Arun Kumaresan
arun kumaresan

I Star My Own GitHub Projects

·5 min read
#open-source#personal#growth

the 0 star club

my github used to be a graveyard. private repos with names like cool-idea-v3, actually-cool-idea, final-cool-idea-for-real. each one abandoned at exactly 42% completion. zero stars, unless you count the star i gave myself (i did) or that one pity star from a friend whose code was somehow worse than mine.

i was the guy who starts things and never finishes them. the repos were my graveyard of good intentions.

the one time i almost contributed

there was this rich text editor i was using. needed a specific feature. forked it. built the feature. worked perfectly... in my fork. did i submit a PR back to the original creator? no. did i even tell them? no. i just... used my fork. moved on.

the thought process was: "what if my code is bad? what if they judge me? what if i have to maintain this?" so i ghosted. the feature died with my fork. classic.

the incident

so there is this guy. i have known of him for a while. and let me tell you — he codes fast. not "describing what i want to claude and praying it works" fast. actual solutions. features that would take me literal months to figure out, he ships in a day or two and open sources it. and it's not just that, it would actually help people. it is equally annoying, inspiring and challenging.

we started working on this fun project together. just messing around. and one day he goes "let's just open source it."

i panicked. i had flashbacks to my 0-star graveyard. i had visions of someone cloning it, adding two lines of css, and becoming a billionaire while i watched from the sidelines.

but i said yes because saying no would mean admitting i was scared.

plot twist: people actually liked it

we pushed it public. and something weird happened — people cared. they starred it. they opened issues. they contributed. the thing grew legs and started walking on its own.

fast forward: we got a ton of feedback from the community. real issues, real feature requests, real bug reports. we iterated on all of it. upgraded the hell out of the platform. now it is actually good — like, 3.5K stars and counting good. go check claraverse if you don't believe me.

and here is the kicker: i maybe contributed 10 to 15% of the actual code. the heavy lifting was done by multiple others. but the win still felt real. the stars are real. the community is real.

my own small win

speaking of stars — i have a solo project with 45 stars. no idea who uses it. zero issues so far. just... 45 stars sitting there.

45 stars!!!

i know, i know — some projects get 120k stars in 3 days. but listen. this is me we are talking about. the guy with the final-cool-idea-for-real trash. 45 stars is astronomical. that is 45 more than any of my private repos ever got.

one step at a time. why rush.

github repo with 45 stars

proof that i have real numbers as well hehe. also here's a fun thing, go google "bento generator". i am first or second result. just the domain doing the work.

the billionaire fear was bullshit

remember how i was worried someone would clone it and get rich? yeah that didn't happen. the odds are basically zero. like me becoming a morning person. technically possible, but let us be real.

most people have their own half-finished projects to worry about. they are not lurking in github repos waiting to steal your mediocre side project.

plus, we have AI now. anyone can clone your idea just from screenshots if they really want to. half the work is already automated. the code being public or private barely matters anymore.

and honestly? if someone really wants to clone my project and make money from it, i am happy for you bro. at least you got it to the end user. unlike me :') (the distribution hell is for another story)

the ones who forked it? they either contributed back or let it rot like i used to do. the idea theft thing is a myth we tell ourselves to justify gatekeeping.

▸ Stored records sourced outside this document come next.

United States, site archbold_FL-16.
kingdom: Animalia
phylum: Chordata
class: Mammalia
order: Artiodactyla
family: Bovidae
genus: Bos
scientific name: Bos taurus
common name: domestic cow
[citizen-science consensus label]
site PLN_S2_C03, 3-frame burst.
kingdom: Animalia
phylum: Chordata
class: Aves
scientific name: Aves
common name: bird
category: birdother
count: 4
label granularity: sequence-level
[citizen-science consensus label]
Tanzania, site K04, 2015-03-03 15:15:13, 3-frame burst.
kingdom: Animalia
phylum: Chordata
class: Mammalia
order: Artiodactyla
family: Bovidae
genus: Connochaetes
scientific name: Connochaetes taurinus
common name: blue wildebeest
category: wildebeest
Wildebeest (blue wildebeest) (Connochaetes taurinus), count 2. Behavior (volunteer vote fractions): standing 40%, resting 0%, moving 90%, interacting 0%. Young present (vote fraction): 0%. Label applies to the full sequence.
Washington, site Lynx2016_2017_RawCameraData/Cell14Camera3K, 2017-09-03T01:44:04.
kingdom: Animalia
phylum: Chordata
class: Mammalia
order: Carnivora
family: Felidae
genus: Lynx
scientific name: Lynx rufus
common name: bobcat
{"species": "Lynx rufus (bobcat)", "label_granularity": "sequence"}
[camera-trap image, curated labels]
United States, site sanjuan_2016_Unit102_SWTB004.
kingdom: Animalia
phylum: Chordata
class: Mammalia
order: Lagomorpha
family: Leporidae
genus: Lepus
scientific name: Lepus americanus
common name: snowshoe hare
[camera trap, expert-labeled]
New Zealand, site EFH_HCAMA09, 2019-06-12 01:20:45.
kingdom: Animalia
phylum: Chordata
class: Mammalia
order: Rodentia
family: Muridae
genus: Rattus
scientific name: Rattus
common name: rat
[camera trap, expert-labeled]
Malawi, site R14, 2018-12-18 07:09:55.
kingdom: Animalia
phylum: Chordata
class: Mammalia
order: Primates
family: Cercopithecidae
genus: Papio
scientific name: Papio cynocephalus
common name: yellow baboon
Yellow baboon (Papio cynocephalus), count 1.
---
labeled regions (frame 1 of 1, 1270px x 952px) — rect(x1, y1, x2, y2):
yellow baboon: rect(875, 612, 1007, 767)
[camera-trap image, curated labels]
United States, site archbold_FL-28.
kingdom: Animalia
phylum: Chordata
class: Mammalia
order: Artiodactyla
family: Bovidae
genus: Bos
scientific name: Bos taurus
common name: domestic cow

so i stopped being precious about my code. i realized that 80 to 90 percent of what i use every day — frameworks, databases, the LLM fixing my grammar in this blog — is open source. i am standing on a mountain of generosity and i was keeping my tiny contributions locked up like secrets.

now?

  • i make repos public by default (even the embarrassing ones)
  • i submit PRs when i have something real to contribute

the actual takeaway

i didn't start with some noble vision about giving back. i saw someone way better than me open source his work, i tagged along, and i caught the bug. now? i genuinely want to give back.

open source is not about being the best coder in the room. it is about being brave enough to let people see your work while it is still ugly. turns out, ugly code that helps someone is better than perfect code that stays private.

though honestly? it does not even have to be ugly anymore. you can give the heavy lifting to LLMs now. the barrier is basically just your willingness to hit "make public."

just hit the button already.


two kids playing in the ocean waves at sunset

these kids have nothing to do with open source. i just like taking pictures and forcing them into blog posts. deal with it.


P.S. — i just checked. still 45 stars. refreshed twice to make sure.